MEL Cooper says he found heaven, hell and heaven again during his years as a labourer in Blackpool.
Now 71, Mel, of Langdon Way, Bispham, contacted Memory Lane after reading Gordon White’s recent recollections about the construction of the pumping station at Manchester Square in 1963.
Gordon was site engineer for the project and Mel says: “I thought I’d give you a labourer’s eye view of the contract.”
He recalls: “The worst winter for decades was followed by the most glorious summer and I spent the early part of 1963 working on St Catherine’s Catholic School on Garstang Road, on the edge of Grange Park.
“I was a drainer and asphalter there, all outdoor work, I ended up with a Mediterranean tan and thoroughly enjoyed the job.
“Well, as the saying goes, all good things must come to an end so I started looking around for another job. I soon got to know about the pumping station contract on the prom where Harbour and General were seeking staff and required jack hammer crews to dig out the main chamber.
“I had had more than a little experience in the use of clay tools, those noisy little spade-shaped implements worked by compressed air, and bearing that in mind I got signed on straight away.”
But as Mel reveals: “In comparison to my last employment the job on the pumping station was just like going from heaven right down into hell in one fell swoop. We started work at the piercing shriek of a whistle, descended into the slimy clay pit of a chamber leaving the bright summer sunshine behind and slogged non-stop punching out great billets of clay. The diesel compressor and the clay tools were going hell for leather all through the shift. We loaded the billets of clay into a massive iron bucket attached to a crane hawser and when it was full it was hauled up to the surface where the contents were dumped into an awaiting wagon.”
Mel says: “The noise down in the pit was so overbearing that when your shift was finished it was still hammering in your ears, even when you laid your head down to sleep.”
There was a cosmopolitan group of labourers down there, English, Irish, Scottish, Welsh, and, according to Mel, “we were all there united in purgatory!”.
He adds: “On Saturdays we worked until noon and when the banshee of a whistle called us, Tipperary Jim and I would drag ourselves out of that steaming pit. We’d strip off our clay-caked overalls and wellies and move across the road to the Manchester Hotel for the pint of shandy we’d been promising ourselves all morning.
“One particularly hard week in the middle of that glorious summer I was working alongside Tipperary Jim down in that noisy pit and the clay seemed as heavy as lead. Come Friday we were well ready for the scream of the end of shift whistle so we dropped our clay tools like they were hot rocks and scrambled up the ladder as if the devil was after us.

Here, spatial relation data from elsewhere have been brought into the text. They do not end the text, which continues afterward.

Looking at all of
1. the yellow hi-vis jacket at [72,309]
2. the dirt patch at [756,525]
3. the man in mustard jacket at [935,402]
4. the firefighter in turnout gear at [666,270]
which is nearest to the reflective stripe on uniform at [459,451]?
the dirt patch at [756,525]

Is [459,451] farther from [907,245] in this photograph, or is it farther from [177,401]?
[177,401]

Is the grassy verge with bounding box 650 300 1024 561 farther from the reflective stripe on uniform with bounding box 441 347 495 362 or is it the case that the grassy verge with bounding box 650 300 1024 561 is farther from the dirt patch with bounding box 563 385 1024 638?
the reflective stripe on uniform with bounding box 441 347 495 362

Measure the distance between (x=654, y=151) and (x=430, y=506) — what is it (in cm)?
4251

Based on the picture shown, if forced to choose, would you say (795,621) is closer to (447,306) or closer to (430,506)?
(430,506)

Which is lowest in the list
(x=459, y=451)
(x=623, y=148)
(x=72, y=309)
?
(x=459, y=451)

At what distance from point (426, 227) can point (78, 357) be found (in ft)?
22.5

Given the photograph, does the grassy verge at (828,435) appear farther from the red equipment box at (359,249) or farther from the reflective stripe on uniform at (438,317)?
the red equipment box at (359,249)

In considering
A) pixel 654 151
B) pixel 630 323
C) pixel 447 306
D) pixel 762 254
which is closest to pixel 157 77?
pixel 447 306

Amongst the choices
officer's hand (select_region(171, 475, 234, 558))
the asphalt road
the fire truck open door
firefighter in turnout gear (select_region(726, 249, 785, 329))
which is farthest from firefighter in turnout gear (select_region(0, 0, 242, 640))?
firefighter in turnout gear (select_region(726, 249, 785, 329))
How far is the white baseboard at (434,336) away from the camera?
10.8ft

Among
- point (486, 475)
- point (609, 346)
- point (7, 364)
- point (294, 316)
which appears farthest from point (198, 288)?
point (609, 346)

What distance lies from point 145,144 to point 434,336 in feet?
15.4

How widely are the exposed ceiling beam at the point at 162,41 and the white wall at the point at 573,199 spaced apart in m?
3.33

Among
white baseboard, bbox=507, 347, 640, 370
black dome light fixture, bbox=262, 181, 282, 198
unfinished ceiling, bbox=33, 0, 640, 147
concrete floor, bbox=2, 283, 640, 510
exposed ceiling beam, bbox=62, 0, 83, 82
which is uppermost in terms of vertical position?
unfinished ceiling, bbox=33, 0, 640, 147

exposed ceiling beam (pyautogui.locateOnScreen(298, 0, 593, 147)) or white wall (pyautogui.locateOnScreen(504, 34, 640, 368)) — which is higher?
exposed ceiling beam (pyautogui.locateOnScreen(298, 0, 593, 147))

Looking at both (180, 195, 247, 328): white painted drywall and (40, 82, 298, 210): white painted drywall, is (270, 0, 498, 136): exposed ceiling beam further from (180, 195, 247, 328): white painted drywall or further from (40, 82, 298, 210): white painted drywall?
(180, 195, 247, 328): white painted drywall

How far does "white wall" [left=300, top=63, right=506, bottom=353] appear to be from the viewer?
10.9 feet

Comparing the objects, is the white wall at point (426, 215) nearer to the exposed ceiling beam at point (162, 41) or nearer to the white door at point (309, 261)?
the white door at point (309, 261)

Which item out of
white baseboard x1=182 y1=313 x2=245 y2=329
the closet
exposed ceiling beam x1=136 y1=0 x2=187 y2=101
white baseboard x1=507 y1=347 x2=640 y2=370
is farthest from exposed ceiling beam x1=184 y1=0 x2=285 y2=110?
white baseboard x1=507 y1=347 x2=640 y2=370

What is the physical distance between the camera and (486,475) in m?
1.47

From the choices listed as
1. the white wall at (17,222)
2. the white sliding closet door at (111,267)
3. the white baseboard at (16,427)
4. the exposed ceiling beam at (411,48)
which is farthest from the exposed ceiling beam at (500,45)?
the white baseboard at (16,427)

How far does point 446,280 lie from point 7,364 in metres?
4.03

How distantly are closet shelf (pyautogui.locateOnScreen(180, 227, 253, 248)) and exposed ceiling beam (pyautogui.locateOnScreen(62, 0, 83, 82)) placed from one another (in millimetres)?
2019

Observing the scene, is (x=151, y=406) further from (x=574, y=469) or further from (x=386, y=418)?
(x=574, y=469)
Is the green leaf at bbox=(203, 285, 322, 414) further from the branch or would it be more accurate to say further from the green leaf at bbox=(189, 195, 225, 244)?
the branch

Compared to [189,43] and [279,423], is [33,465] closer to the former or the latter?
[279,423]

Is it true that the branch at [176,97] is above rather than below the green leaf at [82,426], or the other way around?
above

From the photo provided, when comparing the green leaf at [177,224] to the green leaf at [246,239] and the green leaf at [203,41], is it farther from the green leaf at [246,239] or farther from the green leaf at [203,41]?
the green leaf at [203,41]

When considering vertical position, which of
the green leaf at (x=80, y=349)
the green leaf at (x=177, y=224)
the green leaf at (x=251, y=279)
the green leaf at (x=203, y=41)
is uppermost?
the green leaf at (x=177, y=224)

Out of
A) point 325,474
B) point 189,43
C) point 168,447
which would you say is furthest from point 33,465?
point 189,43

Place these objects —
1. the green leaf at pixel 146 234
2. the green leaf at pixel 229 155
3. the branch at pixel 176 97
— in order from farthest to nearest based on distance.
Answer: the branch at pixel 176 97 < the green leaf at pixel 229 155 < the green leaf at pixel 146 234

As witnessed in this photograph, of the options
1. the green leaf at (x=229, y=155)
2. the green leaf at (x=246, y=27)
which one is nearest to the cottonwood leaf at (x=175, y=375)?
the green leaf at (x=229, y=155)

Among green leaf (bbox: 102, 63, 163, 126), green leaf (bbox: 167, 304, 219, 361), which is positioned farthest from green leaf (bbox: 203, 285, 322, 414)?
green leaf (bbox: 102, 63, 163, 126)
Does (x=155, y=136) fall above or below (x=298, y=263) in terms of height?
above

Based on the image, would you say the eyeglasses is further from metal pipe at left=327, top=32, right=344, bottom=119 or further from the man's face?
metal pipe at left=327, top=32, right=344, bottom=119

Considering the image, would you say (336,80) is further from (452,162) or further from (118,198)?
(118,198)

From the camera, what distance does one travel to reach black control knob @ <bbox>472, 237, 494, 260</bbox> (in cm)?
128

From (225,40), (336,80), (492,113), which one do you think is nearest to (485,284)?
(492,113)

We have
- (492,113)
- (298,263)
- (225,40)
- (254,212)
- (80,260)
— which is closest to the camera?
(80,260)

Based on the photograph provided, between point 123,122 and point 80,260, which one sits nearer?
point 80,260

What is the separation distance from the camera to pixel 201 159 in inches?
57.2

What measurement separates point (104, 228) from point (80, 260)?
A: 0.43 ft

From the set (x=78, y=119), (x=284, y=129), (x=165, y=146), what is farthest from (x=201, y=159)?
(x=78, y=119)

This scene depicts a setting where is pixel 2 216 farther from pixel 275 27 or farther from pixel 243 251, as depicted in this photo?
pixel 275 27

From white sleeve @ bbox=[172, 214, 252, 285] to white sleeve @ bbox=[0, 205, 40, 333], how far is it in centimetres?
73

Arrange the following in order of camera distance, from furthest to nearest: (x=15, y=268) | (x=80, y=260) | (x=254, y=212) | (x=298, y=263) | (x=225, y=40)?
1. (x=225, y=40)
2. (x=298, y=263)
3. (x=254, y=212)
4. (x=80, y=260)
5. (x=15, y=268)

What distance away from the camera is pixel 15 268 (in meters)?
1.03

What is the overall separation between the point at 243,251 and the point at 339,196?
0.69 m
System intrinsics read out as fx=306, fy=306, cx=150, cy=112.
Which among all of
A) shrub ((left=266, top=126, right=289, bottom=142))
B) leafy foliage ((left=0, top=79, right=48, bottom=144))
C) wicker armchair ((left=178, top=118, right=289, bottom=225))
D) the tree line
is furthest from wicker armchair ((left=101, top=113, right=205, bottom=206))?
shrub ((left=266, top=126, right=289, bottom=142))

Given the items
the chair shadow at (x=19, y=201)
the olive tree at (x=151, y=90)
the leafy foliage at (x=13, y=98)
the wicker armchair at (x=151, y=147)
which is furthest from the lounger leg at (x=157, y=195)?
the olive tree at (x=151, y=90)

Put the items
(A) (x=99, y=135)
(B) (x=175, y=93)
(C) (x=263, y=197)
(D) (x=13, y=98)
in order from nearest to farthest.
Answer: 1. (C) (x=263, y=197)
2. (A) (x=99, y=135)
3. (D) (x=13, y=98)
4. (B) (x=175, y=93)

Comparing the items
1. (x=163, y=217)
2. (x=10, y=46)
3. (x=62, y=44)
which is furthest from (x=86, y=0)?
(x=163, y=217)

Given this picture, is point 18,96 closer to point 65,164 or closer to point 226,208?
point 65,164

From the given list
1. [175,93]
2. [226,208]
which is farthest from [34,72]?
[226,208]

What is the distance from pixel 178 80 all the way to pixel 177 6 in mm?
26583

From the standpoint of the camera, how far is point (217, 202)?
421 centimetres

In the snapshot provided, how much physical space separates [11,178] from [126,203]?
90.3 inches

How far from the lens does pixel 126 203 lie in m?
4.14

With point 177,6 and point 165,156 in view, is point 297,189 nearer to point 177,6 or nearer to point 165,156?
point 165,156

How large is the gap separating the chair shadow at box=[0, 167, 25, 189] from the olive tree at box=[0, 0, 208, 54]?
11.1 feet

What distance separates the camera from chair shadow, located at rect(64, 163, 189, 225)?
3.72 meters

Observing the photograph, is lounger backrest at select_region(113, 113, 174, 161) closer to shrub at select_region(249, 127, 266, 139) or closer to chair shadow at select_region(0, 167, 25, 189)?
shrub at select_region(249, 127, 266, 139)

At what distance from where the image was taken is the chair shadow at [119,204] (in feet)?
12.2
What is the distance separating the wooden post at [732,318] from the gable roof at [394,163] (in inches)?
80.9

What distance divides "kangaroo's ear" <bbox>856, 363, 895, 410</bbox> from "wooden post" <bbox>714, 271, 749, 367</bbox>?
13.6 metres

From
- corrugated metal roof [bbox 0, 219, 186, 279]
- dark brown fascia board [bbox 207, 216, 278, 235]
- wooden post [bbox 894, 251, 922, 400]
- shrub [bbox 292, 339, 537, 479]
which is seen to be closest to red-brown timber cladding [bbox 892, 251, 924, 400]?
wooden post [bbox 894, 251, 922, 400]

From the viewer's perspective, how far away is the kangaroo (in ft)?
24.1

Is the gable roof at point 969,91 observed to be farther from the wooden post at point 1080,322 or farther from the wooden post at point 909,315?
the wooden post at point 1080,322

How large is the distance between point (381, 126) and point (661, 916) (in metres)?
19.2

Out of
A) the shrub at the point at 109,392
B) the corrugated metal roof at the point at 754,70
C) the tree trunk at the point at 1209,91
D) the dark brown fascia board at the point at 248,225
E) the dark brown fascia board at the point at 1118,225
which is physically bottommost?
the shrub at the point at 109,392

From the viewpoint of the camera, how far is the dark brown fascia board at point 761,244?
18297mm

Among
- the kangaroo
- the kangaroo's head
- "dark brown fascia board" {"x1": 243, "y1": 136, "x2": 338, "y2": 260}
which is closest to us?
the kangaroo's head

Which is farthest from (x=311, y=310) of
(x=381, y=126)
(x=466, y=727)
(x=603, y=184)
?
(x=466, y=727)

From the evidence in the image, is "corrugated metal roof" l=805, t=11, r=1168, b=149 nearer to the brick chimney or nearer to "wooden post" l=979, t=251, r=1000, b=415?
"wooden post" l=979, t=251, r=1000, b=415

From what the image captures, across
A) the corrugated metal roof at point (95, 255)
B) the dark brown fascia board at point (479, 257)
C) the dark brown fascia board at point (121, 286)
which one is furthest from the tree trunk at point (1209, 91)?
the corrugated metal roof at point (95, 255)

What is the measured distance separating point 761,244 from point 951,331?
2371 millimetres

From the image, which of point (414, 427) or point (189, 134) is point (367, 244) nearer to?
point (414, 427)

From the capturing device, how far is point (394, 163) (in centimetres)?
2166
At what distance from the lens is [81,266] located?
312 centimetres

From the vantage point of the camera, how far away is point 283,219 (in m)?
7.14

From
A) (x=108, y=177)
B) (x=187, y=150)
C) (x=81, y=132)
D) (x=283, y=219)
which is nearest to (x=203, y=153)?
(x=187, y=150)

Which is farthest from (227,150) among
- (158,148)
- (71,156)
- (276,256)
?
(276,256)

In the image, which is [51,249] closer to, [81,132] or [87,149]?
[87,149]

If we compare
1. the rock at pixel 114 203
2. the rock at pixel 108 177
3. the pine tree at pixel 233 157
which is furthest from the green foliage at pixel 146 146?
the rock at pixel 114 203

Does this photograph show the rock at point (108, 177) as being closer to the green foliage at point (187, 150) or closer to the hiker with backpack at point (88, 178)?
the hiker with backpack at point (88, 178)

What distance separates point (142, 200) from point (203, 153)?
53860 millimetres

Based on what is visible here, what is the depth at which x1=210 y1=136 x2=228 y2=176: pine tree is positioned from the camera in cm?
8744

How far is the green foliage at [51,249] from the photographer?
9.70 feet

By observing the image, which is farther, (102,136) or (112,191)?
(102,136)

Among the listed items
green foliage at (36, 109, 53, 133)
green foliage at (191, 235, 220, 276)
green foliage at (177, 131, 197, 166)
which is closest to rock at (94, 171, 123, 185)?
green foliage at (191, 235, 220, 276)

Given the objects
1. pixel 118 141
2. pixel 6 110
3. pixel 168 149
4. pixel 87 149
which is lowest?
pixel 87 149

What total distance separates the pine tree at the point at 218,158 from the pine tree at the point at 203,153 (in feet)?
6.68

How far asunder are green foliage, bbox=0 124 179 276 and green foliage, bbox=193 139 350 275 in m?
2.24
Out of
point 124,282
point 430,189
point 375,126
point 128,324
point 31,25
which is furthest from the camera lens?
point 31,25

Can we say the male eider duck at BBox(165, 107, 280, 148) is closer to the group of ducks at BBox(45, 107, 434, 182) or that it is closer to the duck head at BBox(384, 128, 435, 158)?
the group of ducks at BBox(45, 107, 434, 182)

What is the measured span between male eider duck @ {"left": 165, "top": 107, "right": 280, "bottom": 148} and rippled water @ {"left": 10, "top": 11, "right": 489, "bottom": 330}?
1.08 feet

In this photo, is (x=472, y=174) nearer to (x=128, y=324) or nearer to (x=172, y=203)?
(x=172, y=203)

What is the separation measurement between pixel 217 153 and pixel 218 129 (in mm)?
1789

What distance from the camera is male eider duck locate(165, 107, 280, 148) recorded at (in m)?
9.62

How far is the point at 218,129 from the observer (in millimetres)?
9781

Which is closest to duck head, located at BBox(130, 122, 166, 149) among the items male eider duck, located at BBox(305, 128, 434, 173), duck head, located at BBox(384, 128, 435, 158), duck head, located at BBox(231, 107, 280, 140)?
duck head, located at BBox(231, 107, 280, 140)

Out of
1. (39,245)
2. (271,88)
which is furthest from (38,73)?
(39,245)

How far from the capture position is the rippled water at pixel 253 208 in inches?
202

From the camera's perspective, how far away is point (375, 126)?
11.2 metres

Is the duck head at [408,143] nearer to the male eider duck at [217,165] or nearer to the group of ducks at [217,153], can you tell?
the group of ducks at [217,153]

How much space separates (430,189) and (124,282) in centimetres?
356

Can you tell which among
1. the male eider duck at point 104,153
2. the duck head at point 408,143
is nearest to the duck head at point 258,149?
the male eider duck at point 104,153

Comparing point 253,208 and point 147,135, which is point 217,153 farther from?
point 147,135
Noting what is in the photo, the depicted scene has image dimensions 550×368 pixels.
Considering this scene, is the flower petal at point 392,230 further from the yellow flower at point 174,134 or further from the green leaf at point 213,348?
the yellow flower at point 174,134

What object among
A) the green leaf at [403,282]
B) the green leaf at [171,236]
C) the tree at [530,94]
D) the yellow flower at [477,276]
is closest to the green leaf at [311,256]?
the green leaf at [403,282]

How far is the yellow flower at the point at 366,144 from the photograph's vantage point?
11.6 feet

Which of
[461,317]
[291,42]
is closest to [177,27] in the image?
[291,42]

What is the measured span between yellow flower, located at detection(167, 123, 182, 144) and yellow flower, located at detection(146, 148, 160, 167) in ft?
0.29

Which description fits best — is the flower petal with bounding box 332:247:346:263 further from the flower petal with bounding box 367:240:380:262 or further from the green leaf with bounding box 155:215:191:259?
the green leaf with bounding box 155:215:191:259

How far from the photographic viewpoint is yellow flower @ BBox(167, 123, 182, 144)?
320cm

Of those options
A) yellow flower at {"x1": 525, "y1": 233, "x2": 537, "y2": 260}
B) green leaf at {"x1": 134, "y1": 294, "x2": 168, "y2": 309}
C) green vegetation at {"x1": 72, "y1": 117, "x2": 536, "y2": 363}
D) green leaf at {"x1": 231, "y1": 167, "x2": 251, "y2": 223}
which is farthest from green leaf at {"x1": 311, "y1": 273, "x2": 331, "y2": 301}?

“But as Jim and I sat on the bench dragging our gear off, I decided then that I’d had enough of that stinking pit. I told Jim that there were better things in life and I was about to find them. I set off across the beach on that sun-drenched evening and followed the tide line until I came opposite Talbot Square, where I crossed the sand once more and went for a pint in the Criterion on Topping Street.
“I met some of the lads in there and they talked about the job on the Queenstown development that Turners of Preston were involved with. I’d done some work for Mills Scaffolders on the site earlier in the year so I had a trip down there the following day and secured a job working on the twin hoists that supplied the trades with their materials.”
As Mel concludes with a sigh of satisfaction: “At that point I was back in heaven again!”